◆ What is needed
The answer is all of the data repeated exactly, with each picture omitted.

[Saved data entries]
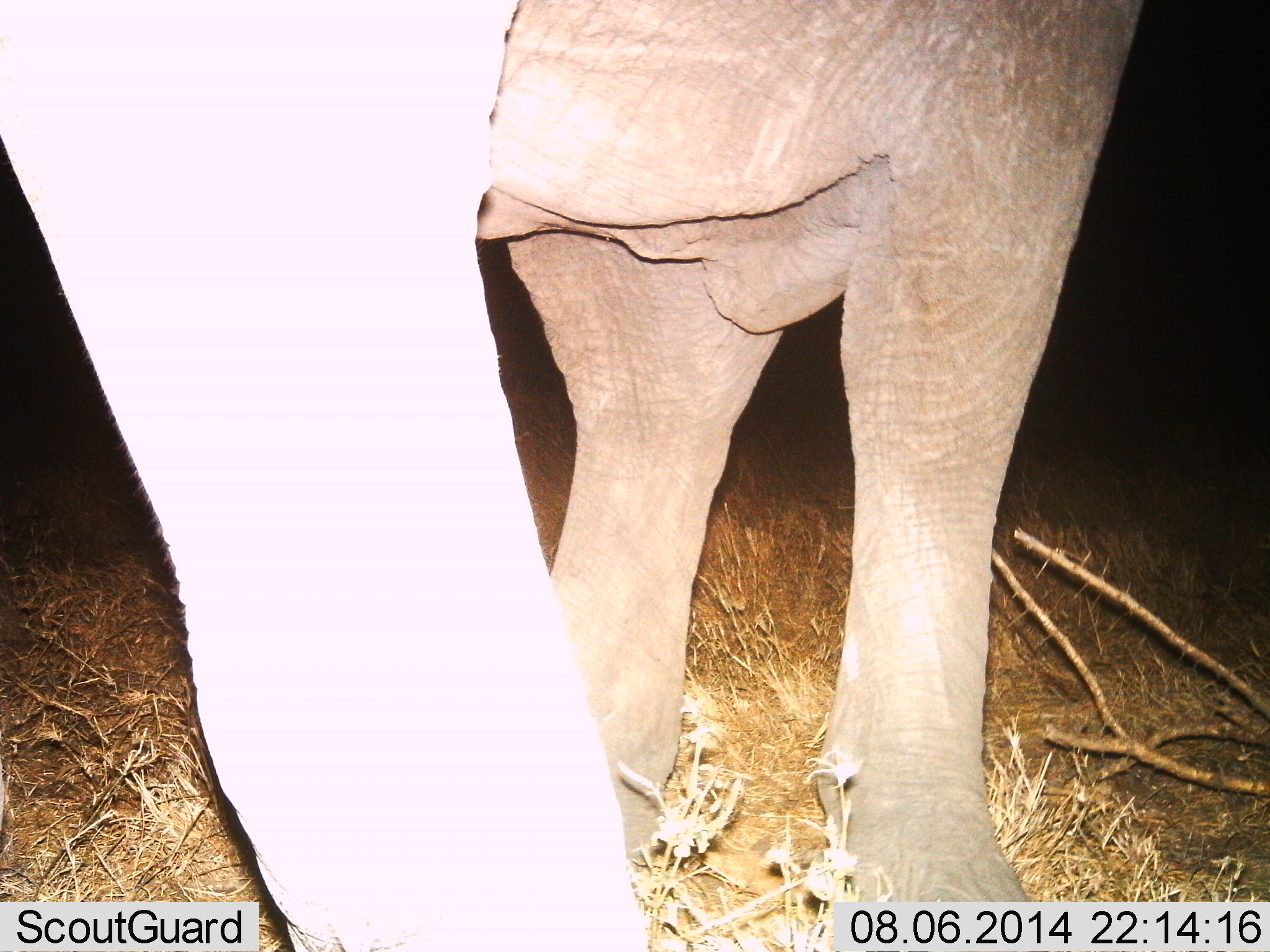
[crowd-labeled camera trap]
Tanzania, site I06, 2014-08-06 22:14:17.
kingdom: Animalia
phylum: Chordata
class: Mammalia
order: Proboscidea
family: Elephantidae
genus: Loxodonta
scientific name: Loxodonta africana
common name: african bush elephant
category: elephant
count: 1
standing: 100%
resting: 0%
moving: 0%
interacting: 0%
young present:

◆ Output for this task
[crowd-labeled camera trap]
Tanzania, site I06, 2014-08-06 22:14:17.
kingdom: Animalia
phylum: Chordata
class: Mammalia
order: Proboscidea
family: Elephantidae
genus: Loxodonta
scientific name: Loxodonta africana
common name: african bush elephant
category: elephant
count: 1
standing: 100%
resting: 0%
moving: 0%
interacting: 0%
young present:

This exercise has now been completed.